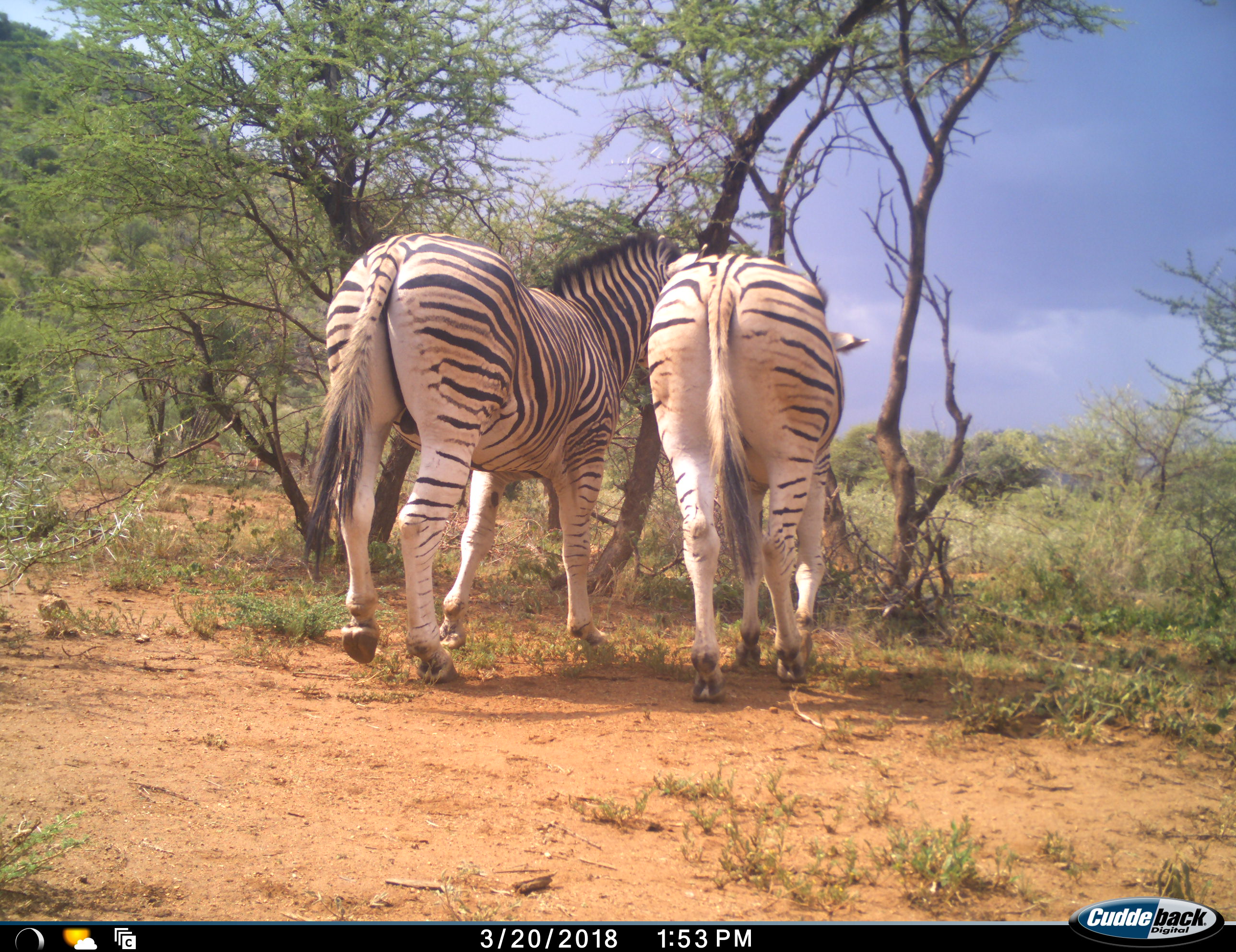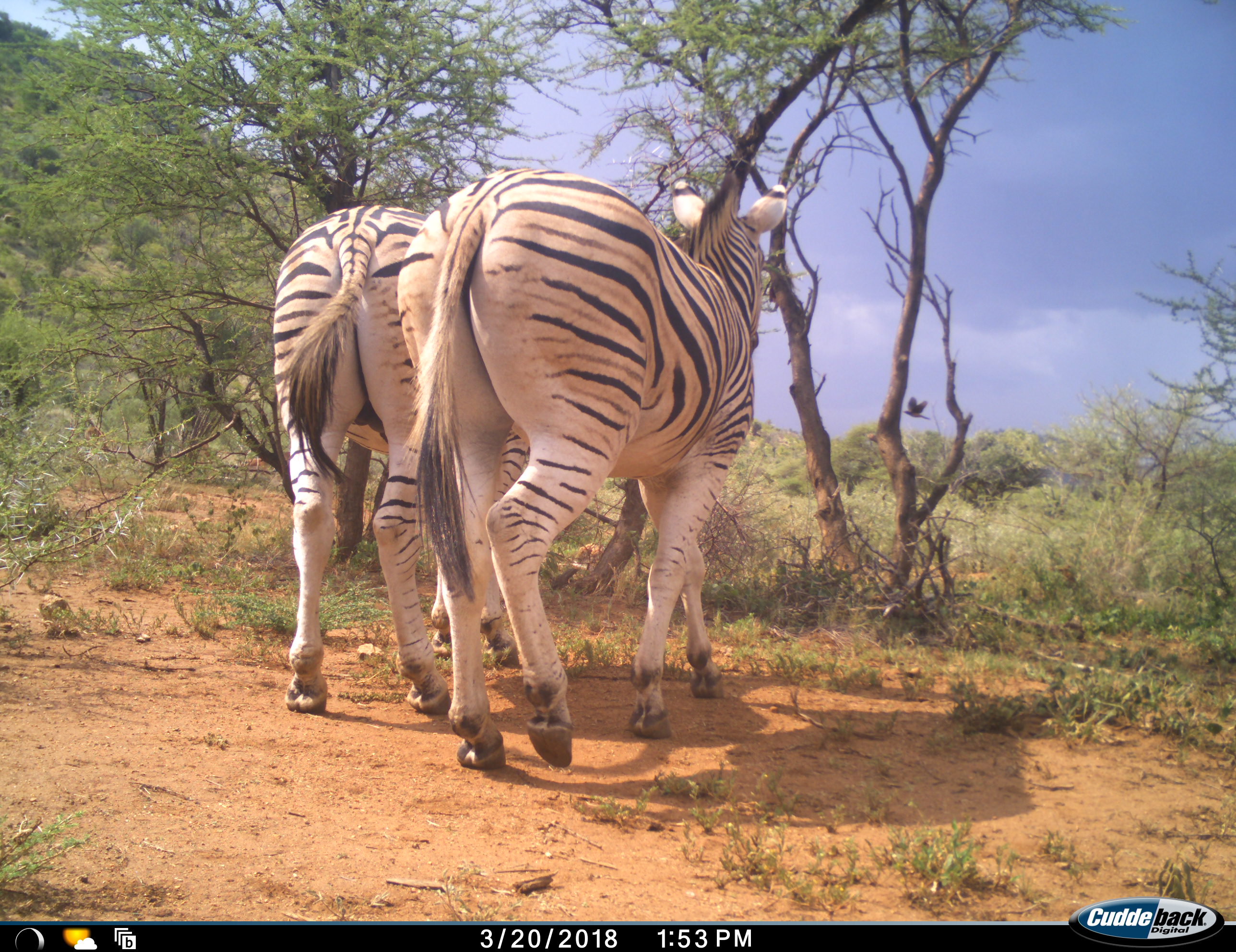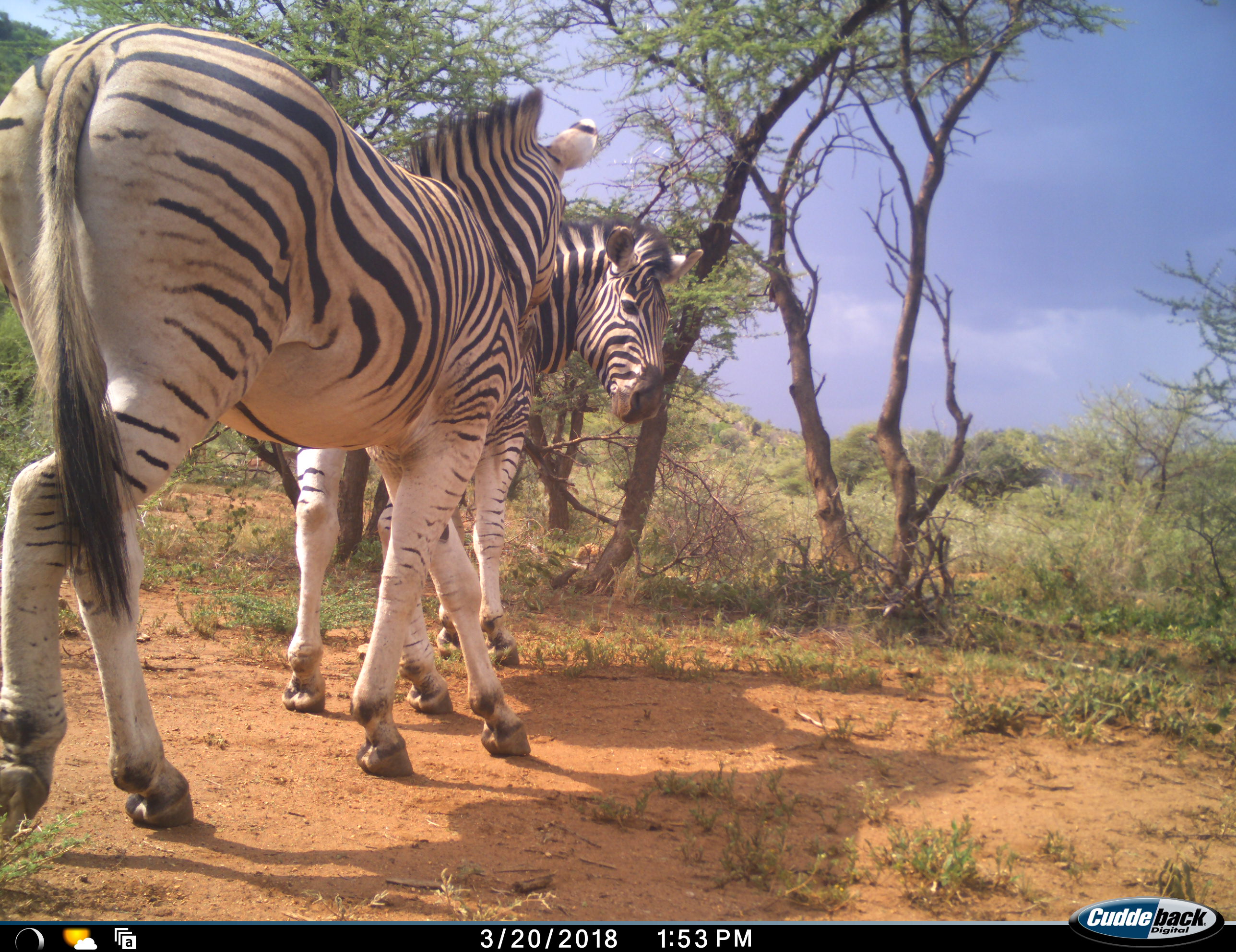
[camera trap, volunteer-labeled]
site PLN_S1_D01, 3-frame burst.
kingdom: Animalia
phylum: Chordata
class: Mammalia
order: Perissodactyla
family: Equidae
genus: Equus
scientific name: Equus quagga burchellii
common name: burchell's zebra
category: zebraburchells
Zebraburchells (burchell's zebra) (Equus quagga burchellii), count 2. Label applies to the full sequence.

TASK GOAL
Copy exactly, please, the span of lines that begins at the line with "scientific name: Equus quagga burchellii" and ends at the last line of the data, both included.

RESPONSE TO THIS TASK
scientific name: Equus quagga burchellii
common name: burchell's zebra
category: zebraburchells
Zebraburchells (burchell's zebra) (Equus quagga burchellii), count 2. Label applies to the full sequence.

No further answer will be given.